The development of a website involves several steps, from creation to design, implementation and final approval by the client. Therefore, as in any project, it is important to be provided with tools and work processes that are capable of speeding up and, most importantly, facilitating the entire process.
In fact, the beginning phase of a project is one of the most important, because it streamlines all the following steps, the work done by each team member and allows each delivery to be validated before the next stage starts. This is why wireframing is considered today as one of the first and most important steps in a project because it helps clarify exactly what needs to be done afterward.
What is a wireframe?
A website wireframe is a draft or skeleton that, using text and boxes, creates an overview of the website.
It should be the wireframe that determines almost completely how the structure of the website will be and what the content will be and that shows the people involved what the direction of the project will be. We can compare a website’s wireframe to a film’s storyboard.
It is during this phase of the project that UX (User Experience) should be considered as one of the main focuses. It is through UX Analysis that we will design, observing from the user’s point of view, the easiness with which the product will be perceived and used.
It is also important to point out that there are variations in the way wireframes are presented and designed, but they fall mainly into two categories: low fidelity wireframes versus high fidelity wireframes. The first is the simplest, hand-drawn models without much detail and without colors. High-fidelity wireframes are sketches much closer to the final version, usually drawn using digital tools, where some interactions, color schemes, and basic graphic elements are already included.
What is the real importance of a wireframe?
The wireframe is the key to understanding what kind of content the project should contain, the position of that content, and aligning it with the overall marketing strategy.
If the strategy is targeted at capturing leads, for example, it’s easier to understand the right way to distribute the text, images and call-to-action to encourage the user to fill out the form.
It allows us to correct, rethink and adjust at an early stage
By drafting wireframes before we deliver the final project, we avoid a lot of hassle and late feedback. In fact, if something is found to be wrong, we can adjust the wireframe as many times as needed much easier than in a final design phase.
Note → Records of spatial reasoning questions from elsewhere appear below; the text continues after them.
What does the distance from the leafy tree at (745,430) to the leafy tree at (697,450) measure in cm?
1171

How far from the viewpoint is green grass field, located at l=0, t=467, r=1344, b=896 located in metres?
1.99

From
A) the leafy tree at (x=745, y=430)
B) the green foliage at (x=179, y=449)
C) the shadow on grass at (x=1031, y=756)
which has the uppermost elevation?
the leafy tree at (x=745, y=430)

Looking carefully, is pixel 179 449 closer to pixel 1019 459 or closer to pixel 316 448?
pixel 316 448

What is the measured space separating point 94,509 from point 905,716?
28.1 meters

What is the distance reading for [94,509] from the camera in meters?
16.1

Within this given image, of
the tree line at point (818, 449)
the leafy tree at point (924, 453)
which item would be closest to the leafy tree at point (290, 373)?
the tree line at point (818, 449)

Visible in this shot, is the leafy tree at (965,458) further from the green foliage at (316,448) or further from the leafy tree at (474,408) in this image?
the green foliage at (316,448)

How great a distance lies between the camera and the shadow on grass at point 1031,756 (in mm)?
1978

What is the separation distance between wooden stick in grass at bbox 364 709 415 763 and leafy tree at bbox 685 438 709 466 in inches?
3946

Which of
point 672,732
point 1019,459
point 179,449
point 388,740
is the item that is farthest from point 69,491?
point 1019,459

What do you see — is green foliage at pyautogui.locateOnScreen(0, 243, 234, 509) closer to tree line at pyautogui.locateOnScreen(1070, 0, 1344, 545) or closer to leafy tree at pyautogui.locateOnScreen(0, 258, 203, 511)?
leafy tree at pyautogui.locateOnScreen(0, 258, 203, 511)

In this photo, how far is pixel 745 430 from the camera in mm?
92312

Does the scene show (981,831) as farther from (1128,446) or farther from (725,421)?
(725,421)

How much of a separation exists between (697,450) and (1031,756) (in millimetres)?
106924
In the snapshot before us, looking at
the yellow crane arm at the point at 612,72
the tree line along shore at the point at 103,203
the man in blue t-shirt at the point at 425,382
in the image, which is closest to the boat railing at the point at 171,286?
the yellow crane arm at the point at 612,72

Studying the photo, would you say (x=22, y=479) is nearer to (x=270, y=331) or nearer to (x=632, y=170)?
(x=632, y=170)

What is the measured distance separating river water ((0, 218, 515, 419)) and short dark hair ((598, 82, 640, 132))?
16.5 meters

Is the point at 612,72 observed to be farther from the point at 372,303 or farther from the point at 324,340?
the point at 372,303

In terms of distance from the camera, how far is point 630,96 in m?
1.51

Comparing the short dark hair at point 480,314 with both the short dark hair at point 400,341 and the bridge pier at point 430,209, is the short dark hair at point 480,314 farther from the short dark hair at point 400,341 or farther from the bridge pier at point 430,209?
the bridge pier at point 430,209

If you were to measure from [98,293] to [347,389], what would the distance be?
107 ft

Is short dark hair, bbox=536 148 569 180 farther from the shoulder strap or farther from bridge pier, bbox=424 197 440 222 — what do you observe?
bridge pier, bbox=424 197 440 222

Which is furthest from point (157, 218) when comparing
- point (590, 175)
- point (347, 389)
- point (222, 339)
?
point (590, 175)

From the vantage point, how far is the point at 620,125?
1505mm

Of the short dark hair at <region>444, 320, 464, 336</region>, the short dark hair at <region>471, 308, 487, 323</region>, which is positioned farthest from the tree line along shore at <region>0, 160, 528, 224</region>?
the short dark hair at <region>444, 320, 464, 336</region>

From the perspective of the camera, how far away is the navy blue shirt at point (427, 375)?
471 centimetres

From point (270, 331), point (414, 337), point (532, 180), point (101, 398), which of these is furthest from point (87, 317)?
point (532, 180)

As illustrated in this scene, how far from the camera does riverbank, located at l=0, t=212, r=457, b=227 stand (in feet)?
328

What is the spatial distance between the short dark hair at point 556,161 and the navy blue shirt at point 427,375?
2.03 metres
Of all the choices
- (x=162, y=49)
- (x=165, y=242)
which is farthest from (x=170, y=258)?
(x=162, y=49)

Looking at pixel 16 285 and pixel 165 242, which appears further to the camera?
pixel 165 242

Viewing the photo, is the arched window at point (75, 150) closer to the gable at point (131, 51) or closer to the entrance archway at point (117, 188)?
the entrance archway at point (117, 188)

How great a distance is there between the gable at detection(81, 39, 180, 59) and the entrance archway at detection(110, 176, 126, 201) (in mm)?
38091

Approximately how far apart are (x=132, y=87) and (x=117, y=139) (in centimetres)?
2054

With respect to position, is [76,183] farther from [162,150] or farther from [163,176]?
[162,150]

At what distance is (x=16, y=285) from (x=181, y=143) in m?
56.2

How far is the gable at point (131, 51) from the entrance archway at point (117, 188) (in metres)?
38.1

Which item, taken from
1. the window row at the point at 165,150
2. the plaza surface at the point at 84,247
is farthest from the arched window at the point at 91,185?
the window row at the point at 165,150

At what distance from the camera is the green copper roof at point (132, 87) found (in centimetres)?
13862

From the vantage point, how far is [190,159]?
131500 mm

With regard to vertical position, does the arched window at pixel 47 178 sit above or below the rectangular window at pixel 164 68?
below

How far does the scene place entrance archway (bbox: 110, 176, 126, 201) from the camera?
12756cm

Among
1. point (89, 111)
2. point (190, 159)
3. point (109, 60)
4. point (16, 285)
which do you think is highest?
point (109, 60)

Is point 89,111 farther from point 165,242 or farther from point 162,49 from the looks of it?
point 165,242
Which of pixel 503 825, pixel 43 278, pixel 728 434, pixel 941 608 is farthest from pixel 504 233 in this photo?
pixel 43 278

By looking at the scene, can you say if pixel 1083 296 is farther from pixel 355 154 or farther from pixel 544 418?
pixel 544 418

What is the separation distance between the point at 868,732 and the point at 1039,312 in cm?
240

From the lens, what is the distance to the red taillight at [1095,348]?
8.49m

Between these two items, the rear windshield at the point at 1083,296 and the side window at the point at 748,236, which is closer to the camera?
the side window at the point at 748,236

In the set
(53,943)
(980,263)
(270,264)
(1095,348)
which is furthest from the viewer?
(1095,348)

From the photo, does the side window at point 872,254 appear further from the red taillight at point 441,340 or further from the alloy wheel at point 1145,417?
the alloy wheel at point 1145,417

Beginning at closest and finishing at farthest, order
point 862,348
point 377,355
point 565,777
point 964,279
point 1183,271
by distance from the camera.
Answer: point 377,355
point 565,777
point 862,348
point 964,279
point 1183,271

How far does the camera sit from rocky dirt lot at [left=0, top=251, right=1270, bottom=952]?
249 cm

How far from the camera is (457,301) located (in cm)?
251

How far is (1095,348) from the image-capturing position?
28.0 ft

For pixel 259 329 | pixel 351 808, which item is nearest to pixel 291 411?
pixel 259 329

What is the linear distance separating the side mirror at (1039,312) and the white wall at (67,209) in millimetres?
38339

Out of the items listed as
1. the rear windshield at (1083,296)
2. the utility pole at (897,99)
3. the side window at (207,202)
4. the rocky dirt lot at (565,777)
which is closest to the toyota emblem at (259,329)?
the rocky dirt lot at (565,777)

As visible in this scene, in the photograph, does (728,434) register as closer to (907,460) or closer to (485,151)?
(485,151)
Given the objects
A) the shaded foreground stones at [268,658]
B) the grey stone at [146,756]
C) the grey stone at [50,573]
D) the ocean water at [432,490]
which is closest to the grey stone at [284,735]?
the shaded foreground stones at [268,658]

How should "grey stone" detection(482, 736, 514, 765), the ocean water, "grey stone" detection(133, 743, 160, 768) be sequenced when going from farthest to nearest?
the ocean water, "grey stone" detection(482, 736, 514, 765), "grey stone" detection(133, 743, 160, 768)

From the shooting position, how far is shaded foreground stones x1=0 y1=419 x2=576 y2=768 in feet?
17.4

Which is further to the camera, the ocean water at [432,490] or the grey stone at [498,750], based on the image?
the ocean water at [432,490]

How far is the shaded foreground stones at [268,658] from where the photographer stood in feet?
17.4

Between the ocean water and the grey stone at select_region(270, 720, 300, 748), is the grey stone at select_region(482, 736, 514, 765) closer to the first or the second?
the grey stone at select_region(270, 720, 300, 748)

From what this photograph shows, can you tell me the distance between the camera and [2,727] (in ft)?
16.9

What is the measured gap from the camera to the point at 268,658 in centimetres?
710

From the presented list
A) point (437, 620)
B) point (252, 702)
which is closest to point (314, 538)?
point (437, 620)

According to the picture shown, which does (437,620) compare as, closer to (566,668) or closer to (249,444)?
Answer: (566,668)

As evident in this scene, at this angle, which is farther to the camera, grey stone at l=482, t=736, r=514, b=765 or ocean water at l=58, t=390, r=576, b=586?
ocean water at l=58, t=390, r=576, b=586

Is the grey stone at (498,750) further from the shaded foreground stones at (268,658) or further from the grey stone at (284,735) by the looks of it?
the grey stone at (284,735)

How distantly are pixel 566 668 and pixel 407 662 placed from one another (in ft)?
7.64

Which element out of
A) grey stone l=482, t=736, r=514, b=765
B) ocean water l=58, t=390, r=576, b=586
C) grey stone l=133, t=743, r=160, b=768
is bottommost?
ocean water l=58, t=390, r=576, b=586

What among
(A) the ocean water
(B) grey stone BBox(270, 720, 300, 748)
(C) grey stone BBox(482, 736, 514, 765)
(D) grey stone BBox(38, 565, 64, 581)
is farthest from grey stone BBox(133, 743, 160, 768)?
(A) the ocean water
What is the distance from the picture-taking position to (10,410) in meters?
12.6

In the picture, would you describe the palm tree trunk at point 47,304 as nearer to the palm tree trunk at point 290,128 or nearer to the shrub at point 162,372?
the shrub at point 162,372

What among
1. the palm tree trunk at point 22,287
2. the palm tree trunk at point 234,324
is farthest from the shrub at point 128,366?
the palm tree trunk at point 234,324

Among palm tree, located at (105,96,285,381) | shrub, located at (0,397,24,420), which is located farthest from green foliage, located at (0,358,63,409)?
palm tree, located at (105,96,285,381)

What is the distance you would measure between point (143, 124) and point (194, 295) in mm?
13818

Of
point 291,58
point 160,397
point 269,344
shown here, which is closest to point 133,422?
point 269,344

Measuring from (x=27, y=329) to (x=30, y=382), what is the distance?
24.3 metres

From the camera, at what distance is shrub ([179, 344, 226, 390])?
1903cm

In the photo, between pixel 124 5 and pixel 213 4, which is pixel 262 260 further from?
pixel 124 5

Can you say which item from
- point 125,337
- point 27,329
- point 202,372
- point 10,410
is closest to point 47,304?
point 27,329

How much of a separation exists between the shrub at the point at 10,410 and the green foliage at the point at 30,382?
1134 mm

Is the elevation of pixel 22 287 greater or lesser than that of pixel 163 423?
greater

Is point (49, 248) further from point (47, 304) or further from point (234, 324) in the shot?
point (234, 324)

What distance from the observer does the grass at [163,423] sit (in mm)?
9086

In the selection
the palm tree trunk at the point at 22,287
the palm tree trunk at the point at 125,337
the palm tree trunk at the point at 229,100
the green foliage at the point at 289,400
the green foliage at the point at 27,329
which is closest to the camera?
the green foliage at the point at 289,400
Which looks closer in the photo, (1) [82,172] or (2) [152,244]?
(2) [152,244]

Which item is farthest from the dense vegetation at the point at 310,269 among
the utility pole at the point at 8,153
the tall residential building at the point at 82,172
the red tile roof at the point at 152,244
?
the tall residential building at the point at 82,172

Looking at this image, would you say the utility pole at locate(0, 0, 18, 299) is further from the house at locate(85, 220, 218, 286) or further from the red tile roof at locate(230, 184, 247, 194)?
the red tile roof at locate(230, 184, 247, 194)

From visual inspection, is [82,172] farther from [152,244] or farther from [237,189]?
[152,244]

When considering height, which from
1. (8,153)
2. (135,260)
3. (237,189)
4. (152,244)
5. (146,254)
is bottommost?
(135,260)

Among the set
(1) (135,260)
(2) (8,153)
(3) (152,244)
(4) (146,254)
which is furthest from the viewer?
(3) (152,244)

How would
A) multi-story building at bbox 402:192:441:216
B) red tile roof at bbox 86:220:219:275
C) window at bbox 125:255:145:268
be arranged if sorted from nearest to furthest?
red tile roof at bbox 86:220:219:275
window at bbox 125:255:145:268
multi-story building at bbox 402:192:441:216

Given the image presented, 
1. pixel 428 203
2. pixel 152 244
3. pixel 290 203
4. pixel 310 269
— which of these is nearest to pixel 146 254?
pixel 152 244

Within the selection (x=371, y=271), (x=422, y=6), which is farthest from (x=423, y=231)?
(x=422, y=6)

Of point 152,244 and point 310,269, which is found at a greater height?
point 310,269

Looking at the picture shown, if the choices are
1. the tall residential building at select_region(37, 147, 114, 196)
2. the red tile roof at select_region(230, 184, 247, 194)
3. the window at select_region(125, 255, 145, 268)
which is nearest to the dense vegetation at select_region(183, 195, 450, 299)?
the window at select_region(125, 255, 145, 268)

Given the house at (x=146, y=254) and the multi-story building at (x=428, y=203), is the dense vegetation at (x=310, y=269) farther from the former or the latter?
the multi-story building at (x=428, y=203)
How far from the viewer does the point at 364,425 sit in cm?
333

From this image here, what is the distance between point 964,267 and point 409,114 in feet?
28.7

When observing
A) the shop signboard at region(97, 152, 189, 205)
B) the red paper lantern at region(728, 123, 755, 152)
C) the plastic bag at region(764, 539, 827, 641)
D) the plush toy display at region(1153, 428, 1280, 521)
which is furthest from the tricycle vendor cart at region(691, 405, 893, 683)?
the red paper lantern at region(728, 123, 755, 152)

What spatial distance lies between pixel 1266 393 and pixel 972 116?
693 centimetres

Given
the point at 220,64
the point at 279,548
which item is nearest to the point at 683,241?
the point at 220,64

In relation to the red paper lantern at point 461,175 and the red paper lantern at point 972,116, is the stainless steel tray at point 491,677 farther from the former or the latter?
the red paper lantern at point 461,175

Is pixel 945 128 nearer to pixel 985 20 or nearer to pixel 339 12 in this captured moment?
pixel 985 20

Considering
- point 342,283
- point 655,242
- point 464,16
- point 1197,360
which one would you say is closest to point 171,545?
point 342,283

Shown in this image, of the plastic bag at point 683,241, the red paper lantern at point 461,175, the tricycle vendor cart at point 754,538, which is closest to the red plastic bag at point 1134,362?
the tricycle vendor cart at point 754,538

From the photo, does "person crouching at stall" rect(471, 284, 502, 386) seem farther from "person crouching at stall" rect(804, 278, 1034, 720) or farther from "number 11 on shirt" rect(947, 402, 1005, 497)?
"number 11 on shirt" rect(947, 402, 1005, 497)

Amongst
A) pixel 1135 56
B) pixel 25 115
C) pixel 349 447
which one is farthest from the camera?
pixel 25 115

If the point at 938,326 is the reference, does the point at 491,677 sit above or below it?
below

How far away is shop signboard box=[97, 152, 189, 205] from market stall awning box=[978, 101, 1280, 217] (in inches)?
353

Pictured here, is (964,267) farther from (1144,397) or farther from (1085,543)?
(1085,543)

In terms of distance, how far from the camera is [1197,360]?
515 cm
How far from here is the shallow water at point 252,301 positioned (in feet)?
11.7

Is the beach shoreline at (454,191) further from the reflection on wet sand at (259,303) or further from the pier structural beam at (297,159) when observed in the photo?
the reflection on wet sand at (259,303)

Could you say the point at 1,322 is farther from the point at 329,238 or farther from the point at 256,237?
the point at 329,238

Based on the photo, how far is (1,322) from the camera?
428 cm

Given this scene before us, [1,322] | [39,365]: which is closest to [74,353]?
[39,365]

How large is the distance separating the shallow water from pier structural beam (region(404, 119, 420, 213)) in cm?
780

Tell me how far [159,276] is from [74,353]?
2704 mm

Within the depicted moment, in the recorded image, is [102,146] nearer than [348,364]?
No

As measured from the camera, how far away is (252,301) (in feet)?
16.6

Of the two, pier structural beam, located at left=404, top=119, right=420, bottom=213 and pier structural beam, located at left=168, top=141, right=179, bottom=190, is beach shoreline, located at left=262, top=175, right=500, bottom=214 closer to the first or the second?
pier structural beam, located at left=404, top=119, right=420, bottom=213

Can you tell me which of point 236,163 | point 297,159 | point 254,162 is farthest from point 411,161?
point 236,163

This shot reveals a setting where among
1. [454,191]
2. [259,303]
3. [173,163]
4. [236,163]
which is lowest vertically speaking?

It helps to define specifically who we are talking to and what we want to say
The first step, as in most projects, is to develop a briefing with those responsible for the project. In this way, it is essential to gather all the information in a document to guide all actions, to know the target in-depth, and to define the goals clearly. As we have already mentioned, it is crucial to prioritize the information/content according to the website’s objective.
Makes it possible to draw a very rough concept for each page
A wireframe should include as much information on each page of the new website as possible and outline the macrostructure of the pages right away. When we are designing a wireframe we should first consider the main elements of most pages, such as headers, footers, sidebars, content areas, meta-information, and search areas. After that, we start to draw the detailed outline of each of the pages, already placing as much content (text and images) that the designer should use.
Developing wireframes is indeed a key step in the process of developing and starting a website. Even when we are designing a minimalistic and simple website, developing a wireframe helps clarify exactly what we need to do on the different pages of the project.